You think she should also be taking digoxin but you are not certain if this will help keep her out of the hospital. You decide to research this question before her next visit.

Pauline

The next step in this process is to take the identified problem and construct a question that is relevant to the case and is phrased in such a way as to facilitate finding an answer. This is called "constructing a well built clinical question."

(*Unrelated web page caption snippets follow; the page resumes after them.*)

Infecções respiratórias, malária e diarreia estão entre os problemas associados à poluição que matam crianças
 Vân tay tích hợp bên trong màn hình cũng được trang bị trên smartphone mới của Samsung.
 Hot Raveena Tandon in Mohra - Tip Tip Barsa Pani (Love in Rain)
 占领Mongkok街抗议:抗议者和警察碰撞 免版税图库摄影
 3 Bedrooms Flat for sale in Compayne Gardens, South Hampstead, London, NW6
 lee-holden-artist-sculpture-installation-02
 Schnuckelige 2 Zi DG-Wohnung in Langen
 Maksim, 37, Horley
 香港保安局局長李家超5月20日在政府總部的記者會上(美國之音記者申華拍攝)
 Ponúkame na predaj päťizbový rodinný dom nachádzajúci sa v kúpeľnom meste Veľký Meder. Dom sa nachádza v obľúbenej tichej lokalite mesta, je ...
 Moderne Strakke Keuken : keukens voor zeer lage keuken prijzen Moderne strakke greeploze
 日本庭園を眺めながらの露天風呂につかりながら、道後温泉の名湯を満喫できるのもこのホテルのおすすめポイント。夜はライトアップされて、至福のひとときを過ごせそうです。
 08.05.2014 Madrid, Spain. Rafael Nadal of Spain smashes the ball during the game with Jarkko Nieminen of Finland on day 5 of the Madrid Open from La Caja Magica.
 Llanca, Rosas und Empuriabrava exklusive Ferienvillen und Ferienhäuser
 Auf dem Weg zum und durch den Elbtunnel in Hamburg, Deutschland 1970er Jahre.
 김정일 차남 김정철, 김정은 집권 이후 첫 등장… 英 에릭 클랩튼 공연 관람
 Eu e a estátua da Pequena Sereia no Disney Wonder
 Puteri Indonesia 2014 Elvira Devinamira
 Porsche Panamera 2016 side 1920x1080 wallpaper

Anatomy of a good clinical question
1. Patient or problem
How would you describe a group of patients similar to yours? What are the most important characteristics of the patient? This may include the primary problem, disease, or co-existing conditions. Sometimes the sex, age or race of a patient might be relevant to the diagnosis or treatment of a disease.
2. Intervention, prognostic factor, or exposure
Which main intervention, prognostic factor, or exposure are you considering? What do you want to do for the patient? Prescribe a drug? Order a test? Order surgery? What factor may influence the prognosis of the patient? Age? Co-existing problems? What was the patient exposed to? Asbestos? Cigarette smoke?
3. Comparison
What is the main alternative to compare with the intervention? Are you trying to decide between two drugs, a drug and no medication or placebo, or two diagnostic tests? Your clinical question does not always need a specific comparison.
4. Outcomes
What can you hope to accomplish, measure, improve or affect? What are you trying to do for the patient? Relieve or eliminate the symptoms? Reduce the number of adverse events? Improve function or test scores?

The structure of the question might look like this:

Patient / Problem
congestive heart failure, elderly

Intervention
digoxin

Comparison, if any
none, placebo

Outcome
primary: reduce need for hospitalization; secondary: reduce mortality

For our patient, the clinical question might be:
In elderly patients with congestive heart failure, is digoxin effective in reducing the need for rehospitalization?